CATANZARO – 24 MAGGIO 2017. Ha raccolto l’allarme e le preoccupazioni del Forum del Terzo Settore di Catanzaro e Soverato, il presidente della Provincia di Catanzaro, Enzo Bruno, che ieri pomeriggio ha incontrato una delegazioni delle 46 tra associazioni di promozione sociale, associazioni di volontariato e cooperative sociali e Fondazioni che nei mesi scorsi hanno costituito l’importante organizzazione che ha a cuore i bisogni dei cittadini nel comprensorio provinciale.

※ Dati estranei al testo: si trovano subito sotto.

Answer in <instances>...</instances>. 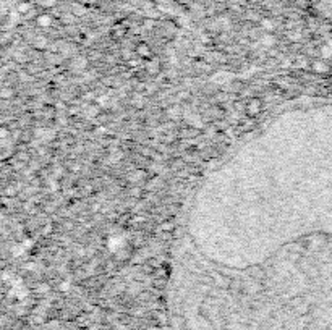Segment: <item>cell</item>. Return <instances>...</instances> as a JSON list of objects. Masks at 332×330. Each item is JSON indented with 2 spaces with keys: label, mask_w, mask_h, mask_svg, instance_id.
Returning <instances> with one entry per match:
<instances>
[{
  "label": "cell",
  "mask_w": 332,
  "mask_h": 330,
  "mask_svg": "<svg viewBox=\"0 0 332 330\" xmlns=\"http://www.w3.org/2000/svg\"><path fill=\"white\" fill-rule=\"evenodd\" d=\"M49 22H50V19H49L47 16H41V18H39V23L43 25V26H47V25H49Z\"/></svg>",
  "instance_id": "1"
},
{
  "label": "cell",
  "mask_w": 332,
  "mask_h": 330,
  "mask_svg": "<svg viewBox=\"0 0 332 330\" xmlns=\"http://www.w3.org/2000/svg\"><path fill=\"white\" fill-rule=\"evenodd\" d=\"M18 10H19V12H22V13H25V12H28V10H29V5L23 2L22 5H19V7H18Z\"/></svg>",
  "instance_id": "2"
}]
</instances>
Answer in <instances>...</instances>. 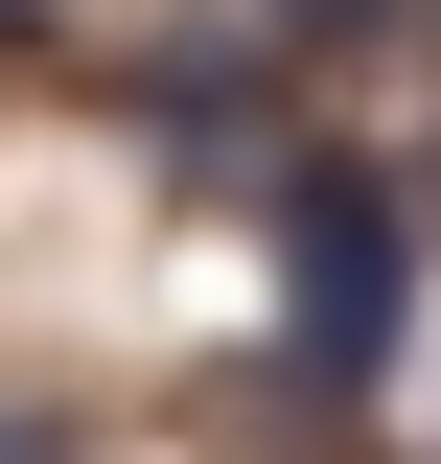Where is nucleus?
I'll return each instance as SVG.
<instances>
[{
  "mask_svg": "<svg viewBox=\"0 0 441 464\" xmlns=\"http://www.w3.org/2000/svg\"><path fill=\"white\" fill-rule=\"evenodd\" d=\"M395 325H418V186H372L348 140H302V163H279V395L372 418Z\"/></svg>",
  "mask_w": 441,
  "mask_h": 464,
  "instance_id": "1",
  "label": "nucleus"
},
{
  "mask_svg": "<svg viewBox=\"0 0 441 464\" xmlns=\"http://www.w3.org/2000/svg\"><path fill=\"white\" fill-rule=\"evenodd\" d=\"M24 24H47V0H0V47H24Z\"/></svg>",
  "mask_w": 441,
  "mask_h": 464,
  "instance_id": "2",
  "label": "nucleus"
}]
</instances>
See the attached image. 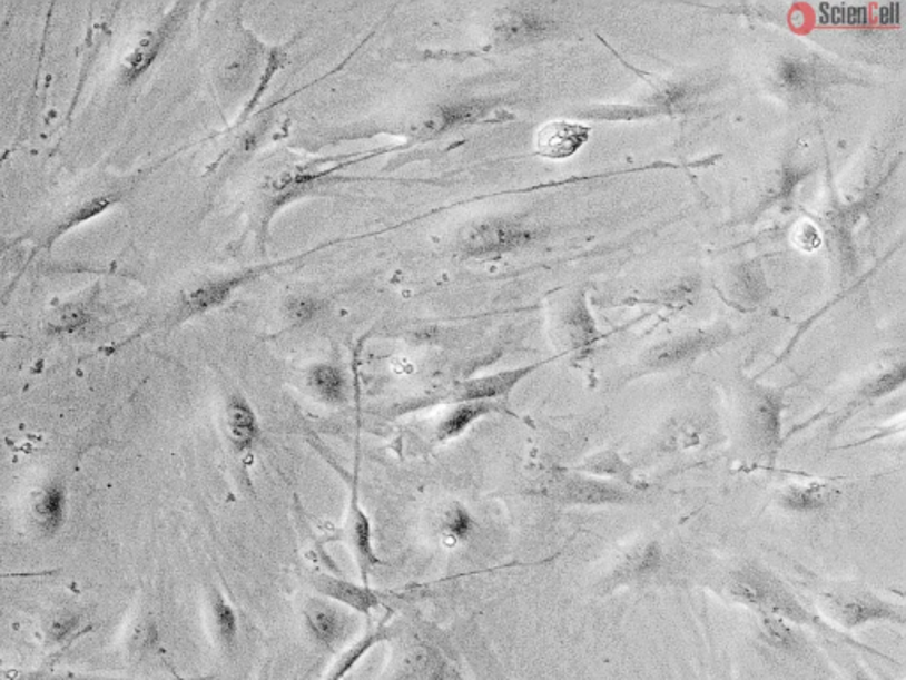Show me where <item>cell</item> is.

L’organismo sarà di supporto alla Pubblica Amministrazione nella pianificazione dei servizi e degli interventi attraverso l’elaborazione dei piani di zona, in riferimento alla riforma da parte della Regione Calabria del nuovo Welfare  e del passaggio di competenze ai Comuni. A rappresentare le istanze del Forum, chiamato ad affrontare quotidianamente tra mille difficoltà e con scarse risorse le problematiche legate al mondo degli anziani, dei disabili, dei minori, degli immigrati e di tutte quelle fasce di popolazione che hanno bisogno di sostegno e solidarietà, è stato il portavoce Giuseppe Apostoliti, presidente provinciale dell’Arci, accompagnato da rappresentanti degli organismi direttivi.
Il presidente della Provincia ha ascoltato con attenzione le principali difficoltà riscontrate dal Forum anche nel nuovo approccio con il territorio, raccogliendo la necessità di configurare l’Ente intermedio come istituzione di raccordo comprensoriale per dare luogo ad un efficace coordinamento tra le amministrazioni comunali e l’Asp. A tal fine, il presidente Bruno ha assicurato la massima sinergia totale anche dal punto di vista logistico, e la collaborazione concreta nell’avvio di un percorso che porti Provincia, Forum del Terzo Settore di Catanzaro-Soverato e Asp a condividere con i sindaci la progettualità di questo ambito fondamentale, soprattutto in una regione socialmente ed economicamente debole come la Calabria.